[READING TEXT]:
- - - - -
Mausoleum of the First Qin Emperor
No doubt thousands of statues still remain to be unearthed at this archaeological site, which was not discovered until 1974. Qin (d. 210 B.C.), the first unifier of China, is buried, surrounded by the famous terracotta warriors, at the centre of a complex designed to mirror the urban plan of the capital, Xianyan. The small figures are all different; with their horses, chariots and weapons, they are masterpieces of realism and also of great historical interest.
The mausoleum of Qin Shi Huang is the largest preserved one in China. It is a unique architectural ensemble whose layout echoes the urban plan of the capital, Xianyang, with the Imperial Palace enclosed by the walls of the city, themselves encircled by other walls. The mausoleum is also associated with an event of universal significance: the first unification of the Chinese territory in a centralized state created by an absolute monarch, in 221 BC.
The first Emperor of China, Qin Shi Huang (Ying Zheng: 221-210 BC) arranged for his burial place long before his accession to the seat of supreme power. When he became king of Qin in 247 BC, Zheng had his geomancers choose a favourable site at the foot of Mount Li. Work was commenced and was carried out more energetically with each new political and military success over his rivals Han, Zhao, Wei, Chu, Yan and Qi. Following the proclamation of the Empire of Ten Thousand Generations in 221, work at the burial place took on extraordinary dimensions.
About 700,000 workers from every province of the empire toiled unceasingly until the death of the emperor in order to construct a subterranean city within a gigantic mound. The place was a veritable scale model of the palace, the empire and the world. Its treasures were safeguarded by automatically triggered weapons designed to thwart tomb robbers.
- - - - -
[MATERIAL PROVIDED]:
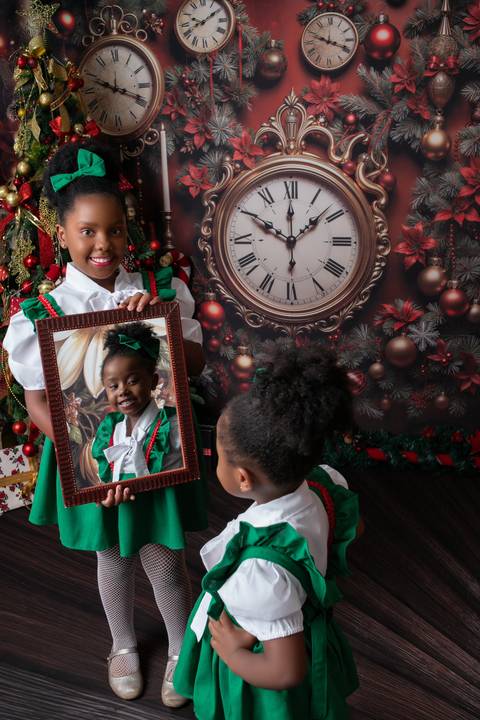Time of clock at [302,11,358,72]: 3:48
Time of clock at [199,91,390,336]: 10:08
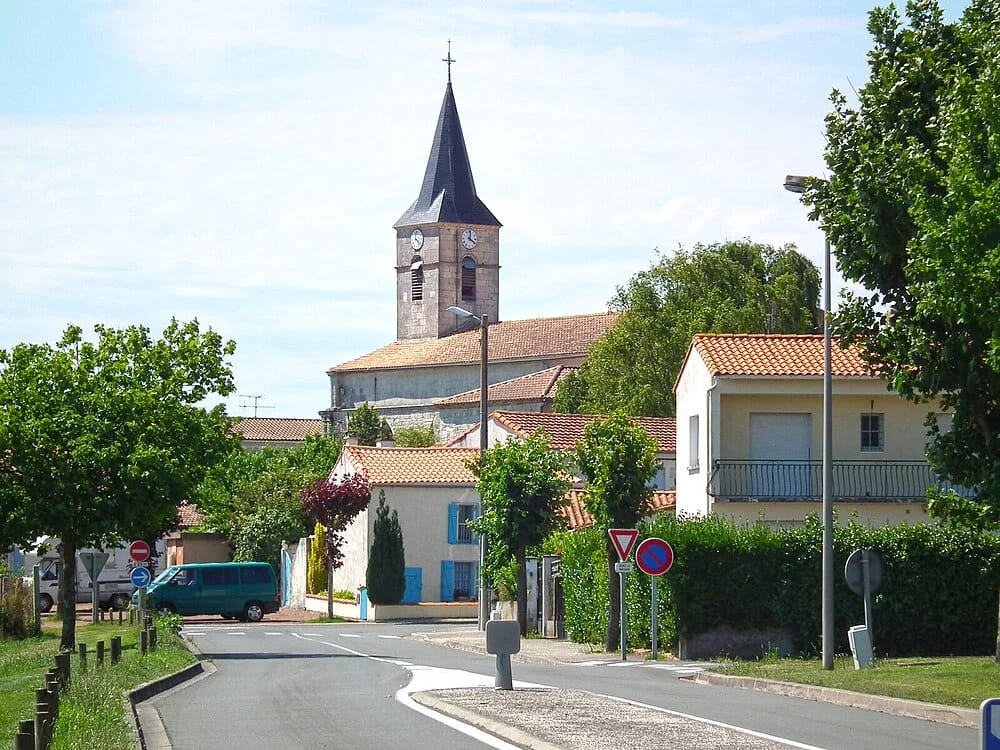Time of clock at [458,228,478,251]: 4:01
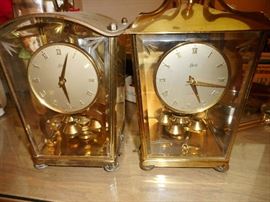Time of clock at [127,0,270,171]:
- - - - -
[SHORT PROBLEM A]: Reproduce the mausoleum text word for word, everything from "The first Emperor" down to "on extraordinary dimensions.".
[SHORT PROBLEM B]:
Answer these questions about the text on the First Qin Emperor's mausoleum.
(i) In what year was the archaeological site discovered?
(ii) Where did the geomancers choose the burial site?
(iii) About how many workers built the subterranean city?
[SHORT PROBLEM C]: Write a continuation of the text on the First Qin Emperor's mausoleum, beginning after its final sentence.

[RESULT A]:
The first Emperor of China, Qin Shi Huang (Ying Zheng: 221-210 BC) arranged for his burial place long before his accession to the seat of supreme power. When he became king of Qin in 247 BC, Zheng had his geomancers choose a favourable site at the foot of Mount Li. Work was commenced and was carried out more energetically with each new political and military success over his rivals Han, Zhao, Wei, Chu, Yan and Qi. Following the proclamation of the Empire of Ten Thousand Generations in 221, work at the burial place took on extraordinary dimensions.

[RESULT B]:
(i) 1974
(ii) At the foot of Mount Li
(iii) About 700,000

[RESULT C]:
After Qin Shi Huang's death, the principal craftsmen of the hypogeum were walled up on the orders of the second emperor, as a precaution against their betraying their secrets. The mausoleum, 35 km from Xian, is still landmarked by an imposing mound 43 m high. The interior is built within a first square enclosure, with doors in the middle of each of the four walls corresponding to the four cardinal points. This in turn is surrounded by a second rectangular enclosure running north-south.
The mausoleum's superstructures have disappeared and there remains only a wooded knoll resembling a truncated pyramid on a 350 m square base. While sinking a well 1.5 km from the exterior eastern wall of the mausoleum's inner room, three peasants from the small village of Yangeun-West came upon a pit in which there were lifesize terracotta statues of warriors. Excavations were begun immediately. Pit 1 contained a veritable army of 1,087 warriors, the infantry and cavalry corps standing in battle formation with archers protecting the flanks. Today it is estimated that there are a potential 6,000 statues of warriors and horses in that one pit alone, which has floored galleries 230 m long. It is now entirely enclosed by the site museum.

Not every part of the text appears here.